# wie am besten kräuterkunde von 0-375 bitte mit Gebieten



## Rollbraten (1. Oktober 2008)

Hey ho
Ich suche eine Tabelle für den Skill und das da zugehörige Gebiet.


Z.b.

0-75 Tirisfal



danke im Vorraus

rollbraten


----------



## Pacmaniacer (2. Oktober 2008)

ich kopier mal von der WoW seite

Friedensblume  	1  	offene Gegend
Silberblatt 	1 	nahe Bäumen
Erdwurzel 	15 	Klippen
Maguskönigskraut 	50 	offene Gegend
Wilddornrose 	70 	nahe Bäumen
Flitzdistel* 	kann bei Wilddornrosen und Maguskönigskraut gefunden werden.
Würgetang 	85 	im Meer
Beulengras 	100 	nahe Gebäuden oder Klippen
Wildstahlblume 	115 	Klippen
Grabmoos 	120 	Friedhöfe
Königsblut 	125 	offene Gegend
Lebenswurz 	150 	am Rand von Gewässern
Blassblatt 	160 	nahe Bäumen
Golddorn 	170 	Klippen
Khadgars Schnurrbart 	185 	nahe Bäumen
Winterbiss 	195 	offene Gegend
Feuerblüte 	205 	offene Gegend
Lila Lotus 	210 	nahe Ruinen
Wildranke** 	kann bei Lila Lotus gefunden werden.

**Bereitgestelltes Material**

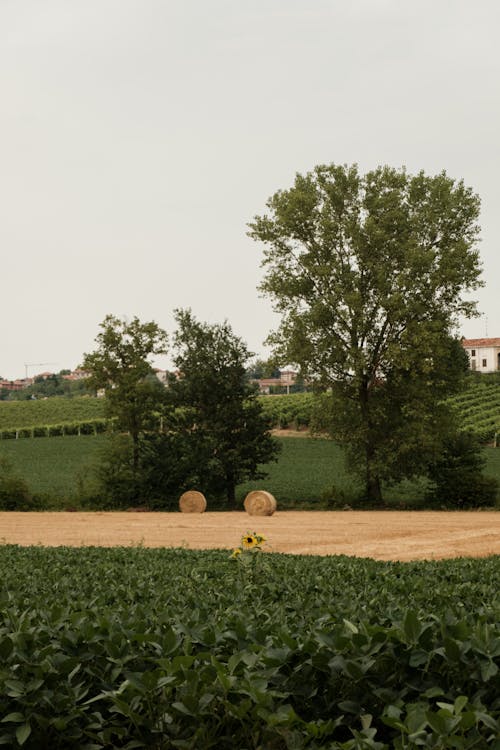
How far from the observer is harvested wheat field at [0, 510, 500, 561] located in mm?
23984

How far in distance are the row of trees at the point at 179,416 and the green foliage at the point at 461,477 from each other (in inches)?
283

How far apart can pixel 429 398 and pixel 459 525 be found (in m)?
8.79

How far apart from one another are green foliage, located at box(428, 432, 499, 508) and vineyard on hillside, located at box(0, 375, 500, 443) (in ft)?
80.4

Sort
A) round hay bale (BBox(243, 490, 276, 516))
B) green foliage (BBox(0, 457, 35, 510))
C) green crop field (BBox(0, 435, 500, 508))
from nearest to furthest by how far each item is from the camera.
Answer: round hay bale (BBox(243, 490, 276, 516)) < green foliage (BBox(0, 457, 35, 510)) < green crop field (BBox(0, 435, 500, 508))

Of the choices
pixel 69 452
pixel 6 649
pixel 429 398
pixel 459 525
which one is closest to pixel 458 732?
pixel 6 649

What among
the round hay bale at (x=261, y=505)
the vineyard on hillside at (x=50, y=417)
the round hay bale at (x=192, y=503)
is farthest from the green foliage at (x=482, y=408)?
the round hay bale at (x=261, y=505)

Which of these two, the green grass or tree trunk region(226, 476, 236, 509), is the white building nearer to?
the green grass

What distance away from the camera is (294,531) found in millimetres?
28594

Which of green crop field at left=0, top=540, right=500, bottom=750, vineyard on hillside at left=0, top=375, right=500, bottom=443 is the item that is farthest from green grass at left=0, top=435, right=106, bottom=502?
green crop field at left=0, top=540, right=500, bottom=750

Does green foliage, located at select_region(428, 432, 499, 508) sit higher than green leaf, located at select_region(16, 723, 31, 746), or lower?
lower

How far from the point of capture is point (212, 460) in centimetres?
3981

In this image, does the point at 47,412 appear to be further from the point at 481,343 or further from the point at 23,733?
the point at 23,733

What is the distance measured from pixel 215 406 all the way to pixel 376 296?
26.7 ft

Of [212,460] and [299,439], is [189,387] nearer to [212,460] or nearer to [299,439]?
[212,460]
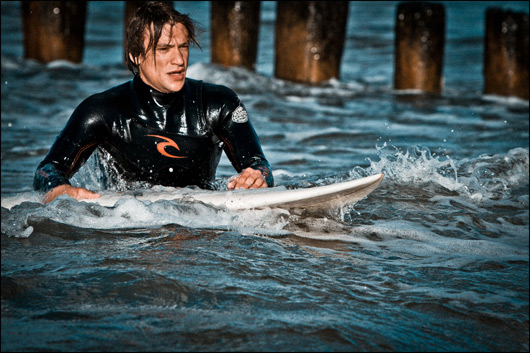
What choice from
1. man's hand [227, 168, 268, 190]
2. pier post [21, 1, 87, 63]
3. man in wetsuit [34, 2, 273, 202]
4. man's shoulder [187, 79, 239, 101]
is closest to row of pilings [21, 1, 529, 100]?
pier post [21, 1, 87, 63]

* * *

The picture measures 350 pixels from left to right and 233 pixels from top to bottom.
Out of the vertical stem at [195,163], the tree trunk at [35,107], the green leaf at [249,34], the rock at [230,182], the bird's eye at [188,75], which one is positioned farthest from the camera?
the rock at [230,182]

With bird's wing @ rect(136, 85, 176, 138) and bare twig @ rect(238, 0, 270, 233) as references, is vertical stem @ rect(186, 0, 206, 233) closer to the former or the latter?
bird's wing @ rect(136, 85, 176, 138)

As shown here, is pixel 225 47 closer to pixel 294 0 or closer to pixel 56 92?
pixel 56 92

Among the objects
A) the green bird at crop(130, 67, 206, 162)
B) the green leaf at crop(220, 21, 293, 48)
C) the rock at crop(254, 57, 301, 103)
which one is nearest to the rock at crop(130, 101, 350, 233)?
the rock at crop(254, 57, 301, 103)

**Aufgabenstellung**
Kopiere den Forumstext zur Kräuterkunde vollständig und ohne jede Änderung. Die Zeilen spielen hierfür keine Rolle.

**Lösung der Übung**
# wie am besten kräuterkunde von 0-375 bitte mit Gebieten



## Rollbraten (1. Oktober 2008)

Hey ho
Ich suche eine Tabelle für den Skill und das da zugehörige Gebiet.


Z.b.

0-75 Tirisfal



danke im Vorraus

rollbraten


----------



## Pacmaniacer (2. Oktober 2008)

ich kopier mal von der WoW seite

Friedensblume  	1  	offene Gegend
Silberblatt 	1 	nahe Bäumen
Erdwurzel 	15 	Klippen
Maguskönigskraut 	50 	offene Gegend
Wilddornrose 	70 	nahe Bäumen
Flitzdistel* 	kann bei Wilddornrosen und Maguskönigskraut gefunden werden.
Würgetang 	85 	im Meer
Beulengras 	100 	nahe Gebäuden oder Klippen
Wildstahlblume 	115 	Klippen
Grabmoos 	120 	Friedhöfe
Königsblut 	125 	offene Gegend
Lebenswurz 	150 	am Rand von Gewässern
Blassblatt 	160 	nahe Bäumen
Golddorn 	170 	Klippen
Khadgars Schnurrbart 	185 	nahe Bäumen
Winterbiss 	195 	offene Gegend
Feuerblüte 	205 	offene Gegend
Lila Lotus 	210 	nahe Ruinen
Wildranke** 	kann bei Lila Lotus gefunden werden.